Big pharma, biotech relations ‘won't necessarily be symbiotic’ in future AI landscape: S&P

Big Pharma is investing heavily in AI to slash development timelines and foster innovation. But instead of strengthening future relationships with the biotech world, the investment may position independent AI-focused biotechs as a threat to pharma’s internal R&D processes.

The relationship between AI-focused biotechs and Big Pharma “won't necessarily be symbiotic,” according to an Oct. 1 report from S&P Global. 

The global pharma-AI market was valued at $1 billion in 2022, a figure expected to swell to nearly $22 billion by 2027, according to 2023 data from the Boston Consulting Group.

This significant investment in the space could enable large pharmas to establish long-lasting competitive advantages over smaller rivals, according to S&P.

Early AI adoption in the industry was characterized by Big Pharma’s deployment of machine learning systems from tech companies, such as Pfizer’s 2016 partnership with IBM Watson or Novartis' 2018 collaboration with Microsoft. Since then, pharma has also plucked biotech partners to provide their AI tech, such as the deals between AstraZeneca/BenevolentAI and GSK/Insilico Medicine

These pharmas, plus others like Roche, Sanofi and Eli Lilly, have established an AI foundation at least in part through tech or biotech companies.

Meanwhile, the “newer breed” of biotechs with AI at the heart of their R&D platforms are still dependent on Big Pharmas, often via funding in exchange for a share of pipeline wins, according to the S&P analysts.

Independent AI-focused biotechs' smaller size will often mean they lack the investment firepower necessary to move treatments through approval and market launch. This will likely necessitate partnerships with external companies, such as pharmas, CROs or CDMOs, S&P said.

Overall, S&P analysts don’t believe AI will produce more blockbuster drugs, but instead help cut down on development timelines. Current AI drug discovery efforts take an average of two to three years, compared to four to seven years for those without AI. 

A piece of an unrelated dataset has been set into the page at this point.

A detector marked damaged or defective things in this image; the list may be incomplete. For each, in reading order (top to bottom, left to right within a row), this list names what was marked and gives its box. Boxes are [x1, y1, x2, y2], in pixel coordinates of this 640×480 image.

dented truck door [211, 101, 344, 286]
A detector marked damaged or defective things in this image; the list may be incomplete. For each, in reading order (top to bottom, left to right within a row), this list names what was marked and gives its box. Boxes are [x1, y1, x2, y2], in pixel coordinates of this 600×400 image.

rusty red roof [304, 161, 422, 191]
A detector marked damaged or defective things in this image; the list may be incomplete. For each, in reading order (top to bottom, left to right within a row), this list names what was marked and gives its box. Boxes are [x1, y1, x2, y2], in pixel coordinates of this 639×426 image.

Clinical development timelines using the novel tech run around three to five years, instead of the average seven to nine years without, according to S&P.

In particular, AI has been used for oncology and neurology R&D, which reflects the urgency to address critical health issues more quickly, according to S&P.

All this being said, the advantages of AI in biopharma R&D will take years to fully materialize and will depend on continued investment, willingness to adopt new processes and the ability to manage change, S&P said in its report.